• [SELECTED PASSAGE]
Photo: Danny Ngan Photography
Break a leg! No, Really…
To some extent, time spent playing roller derby is defined in shades of pain. It hurts to learn to skate. Your back aches, your shins turn to fire. Scrimmage and practice turns to bruising, bursitis, sprains and tears not to mention the general feeling of overall soreness that comes from any active lifestyle. Yet somehow through all of that I’ve managed over the past several years to keep the possibility of a truly major injury as a distant imagination rather than an ever present danger. It makes sense. I could hardly be an effective player if constantly concerned about falling so hard that I bend my skate back far enough to splinter my fibula and dislocate my ankle. Yet here I am, unable to walk for three months with a long zippered scar covering 8 inches of stainless steel and pieces of bone that have been cobbled together like a human erector set. It’s the thing about the game that always scared me the most and now I’m stuck in the middle of it.
The response from the civilian world has ranged from the somewhat blase to the wildly inaccurate. On my first day back at work a co-worker approached me with doleful eyes to say, “I’m so sorry you won’t be able to play roller derby anymore,” which is perhaps a more extreme example of the perfectly valid, “are you going to go back?” If the decision were to rest on some strict version of rationality then it’s probable that I would find something else to do with my life; and it’s true that I don’t have any particular desire to relive this experience. But it’s also true that quitting hasn’t really crossed my mind and maybe that’s slightly insane. Maybe not.

• [SUPPLIED ENTRIES]
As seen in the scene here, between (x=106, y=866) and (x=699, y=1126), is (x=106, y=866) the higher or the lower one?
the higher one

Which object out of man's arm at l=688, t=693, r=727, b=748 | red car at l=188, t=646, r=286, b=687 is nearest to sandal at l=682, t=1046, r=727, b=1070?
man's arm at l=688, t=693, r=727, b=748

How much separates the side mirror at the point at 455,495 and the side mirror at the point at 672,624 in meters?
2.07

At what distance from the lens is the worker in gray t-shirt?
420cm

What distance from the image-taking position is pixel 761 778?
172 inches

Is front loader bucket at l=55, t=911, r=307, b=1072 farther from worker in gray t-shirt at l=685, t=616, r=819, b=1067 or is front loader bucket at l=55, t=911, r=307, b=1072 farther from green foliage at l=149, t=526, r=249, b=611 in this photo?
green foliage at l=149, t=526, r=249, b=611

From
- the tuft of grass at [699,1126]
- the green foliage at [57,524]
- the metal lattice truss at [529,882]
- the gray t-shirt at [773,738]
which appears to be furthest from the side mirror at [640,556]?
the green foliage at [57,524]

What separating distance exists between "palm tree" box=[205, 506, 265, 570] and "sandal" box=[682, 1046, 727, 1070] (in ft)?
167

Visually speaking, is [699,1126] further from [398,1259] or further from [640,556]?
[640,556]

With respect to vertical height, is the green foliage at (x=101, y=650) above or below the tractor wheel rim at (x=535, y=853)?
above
* * *
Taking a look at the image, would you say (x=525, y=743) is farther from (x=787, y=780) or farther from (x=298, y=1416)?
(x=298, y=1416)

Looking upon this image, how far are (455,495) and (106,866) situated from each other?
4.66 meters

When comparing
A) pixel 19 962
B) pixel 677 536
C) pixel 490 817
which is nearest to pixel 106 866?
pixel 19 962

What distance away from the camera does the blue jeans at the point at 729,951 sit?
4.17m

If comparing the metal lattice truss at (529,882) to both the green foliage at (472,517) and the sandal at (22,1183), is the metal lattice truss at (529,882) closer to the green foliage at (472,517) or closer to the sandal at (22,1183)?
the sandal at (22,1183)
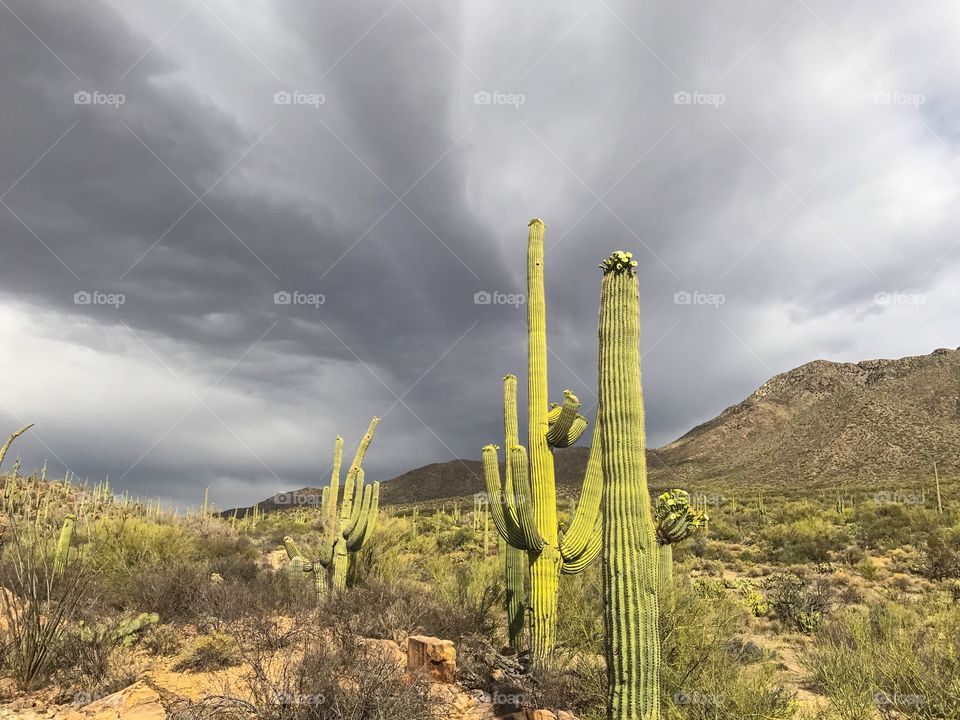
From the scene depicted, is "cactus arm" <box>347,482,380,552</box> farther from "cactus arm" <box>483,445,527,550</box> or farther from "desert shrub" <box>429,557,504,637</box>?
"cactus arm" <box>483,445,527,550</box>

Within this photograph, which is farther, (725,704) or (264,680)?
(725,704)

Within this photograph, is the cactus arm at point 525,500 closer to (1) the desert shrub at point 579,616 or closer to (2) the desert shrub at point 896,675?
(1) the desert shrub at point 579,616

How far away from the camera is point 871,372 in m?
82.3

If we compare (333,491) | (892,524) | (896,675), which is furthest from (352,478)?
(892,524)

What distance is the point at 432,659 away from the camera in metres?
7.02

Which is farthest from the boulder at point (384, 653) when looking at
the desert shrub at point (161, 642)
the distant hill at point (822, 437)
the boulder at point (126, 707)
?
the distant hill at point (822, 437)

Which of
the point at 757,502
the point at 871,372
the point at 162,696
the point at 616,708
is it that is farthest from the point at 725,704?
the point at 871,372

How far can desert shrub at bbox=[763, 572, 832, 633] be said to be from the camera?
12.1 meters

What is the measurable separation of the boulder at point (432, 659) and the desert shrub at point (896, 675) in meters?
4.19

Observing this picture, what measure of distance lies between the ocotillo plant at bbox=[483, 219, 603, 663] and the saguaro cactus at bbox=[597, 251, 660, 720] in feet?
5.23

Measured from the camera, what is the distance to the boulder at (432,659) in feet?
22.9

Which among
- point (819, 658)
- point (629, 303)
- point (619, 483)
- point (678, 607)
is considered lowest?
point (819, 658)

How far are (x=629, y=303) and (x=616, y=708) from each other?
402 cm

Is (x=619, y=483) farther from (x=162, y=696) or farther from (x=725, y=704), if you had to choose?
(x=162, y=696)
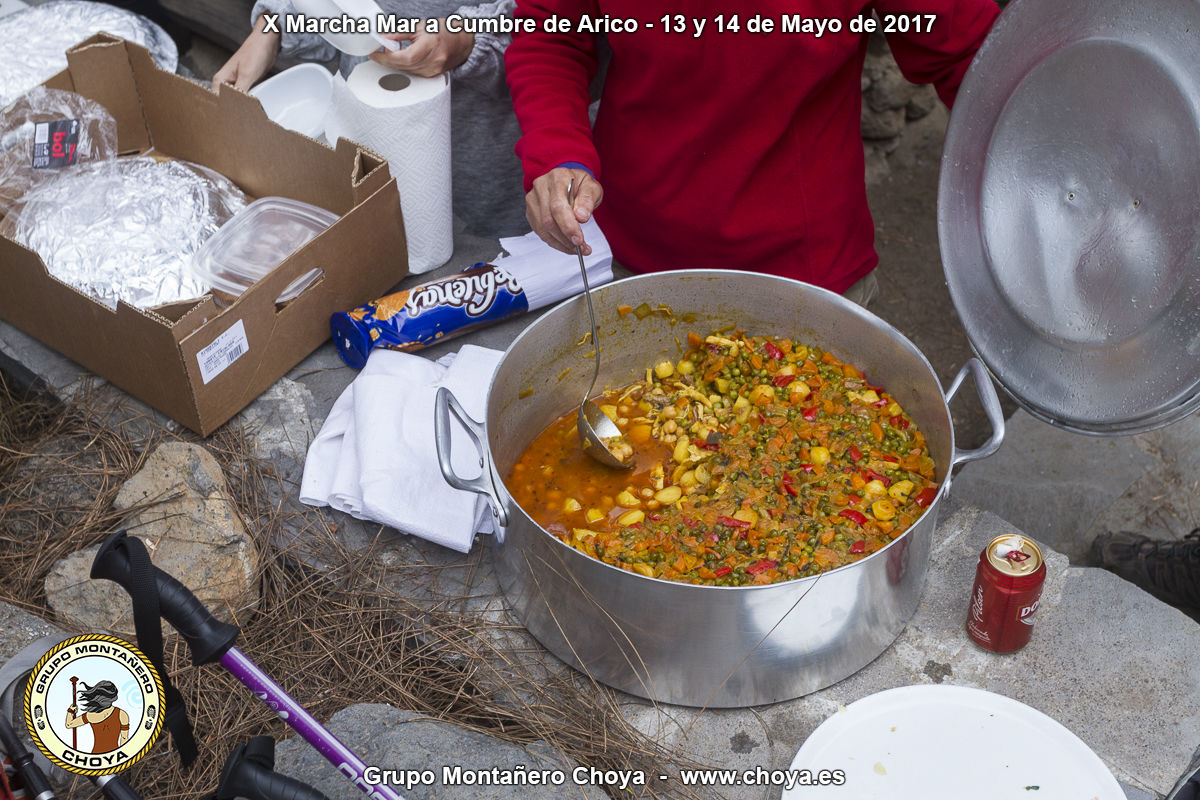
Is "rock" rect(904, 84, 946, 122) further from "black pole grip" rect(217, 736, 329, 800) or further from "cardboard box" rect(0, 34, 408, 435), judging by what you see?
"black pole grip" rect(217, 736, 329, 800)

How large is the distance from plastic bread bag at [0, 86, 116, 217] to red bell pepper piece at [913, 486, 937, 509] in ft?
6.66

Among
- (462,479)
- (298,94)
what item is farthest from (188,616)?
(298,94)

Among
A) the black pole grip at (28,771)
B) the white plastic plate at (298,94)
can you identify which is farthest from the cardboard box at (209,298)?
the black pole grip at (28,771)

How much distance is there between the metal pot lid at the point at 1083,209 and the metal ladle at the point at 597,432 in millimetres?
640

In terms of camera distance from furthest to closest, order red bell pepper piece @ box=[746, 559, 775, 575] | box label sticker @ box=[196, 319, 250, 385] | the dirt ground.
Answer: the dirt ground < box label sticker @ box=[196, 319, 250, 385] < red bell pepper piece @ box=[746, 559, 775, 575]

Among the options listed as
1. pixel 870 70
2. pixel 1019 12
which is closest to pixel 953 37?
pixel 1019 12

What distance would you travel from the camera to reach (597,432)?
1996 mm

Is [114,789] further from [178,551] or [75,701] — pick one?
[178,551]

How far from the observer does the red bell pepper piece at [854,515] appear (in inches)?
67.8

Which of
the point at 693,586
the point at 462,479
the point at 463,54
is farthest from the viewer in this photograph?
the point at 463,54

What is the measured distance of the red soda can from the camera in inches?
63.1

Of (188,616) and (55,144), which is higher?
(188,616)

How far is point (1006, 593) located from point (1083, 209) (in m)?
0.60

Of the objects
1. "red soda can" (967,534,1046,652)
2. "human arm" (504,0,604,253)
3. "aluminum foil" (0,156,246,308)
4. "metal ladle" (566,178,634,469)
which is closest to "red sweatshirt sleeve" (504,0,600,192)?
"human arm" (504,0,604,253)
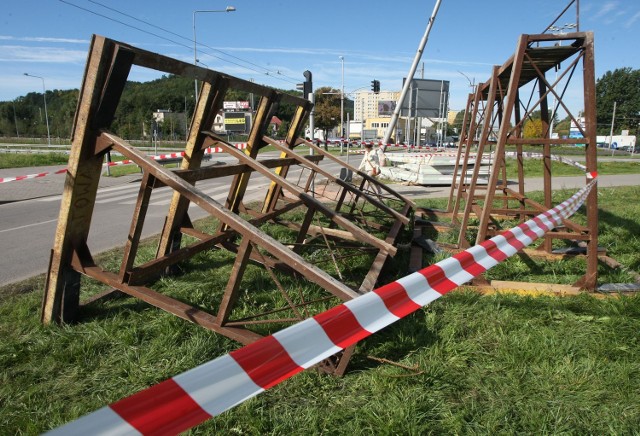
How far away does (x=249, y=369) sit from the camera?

• [EXERCISES]
**A)** The roller derby essay says scrimmage and practice turn into four conditions, before it adds general soreness. List those four.
**B)** According to the roller derby essay, why did the writer keep a truly major injury as a distant imagination rather than an ever present danger?
**C)** In the roller derby essay, for how long is the writer unable to walk?

• [SOLUTION LIST]
**A)** Bruising, bursitis, sprains and tears.

**B)** The writer could hardly be an effective player if constantly worried about falling so hard that a skate bends back far enough to splinter the fibula and dislocate the ankle.

**C)** Three months.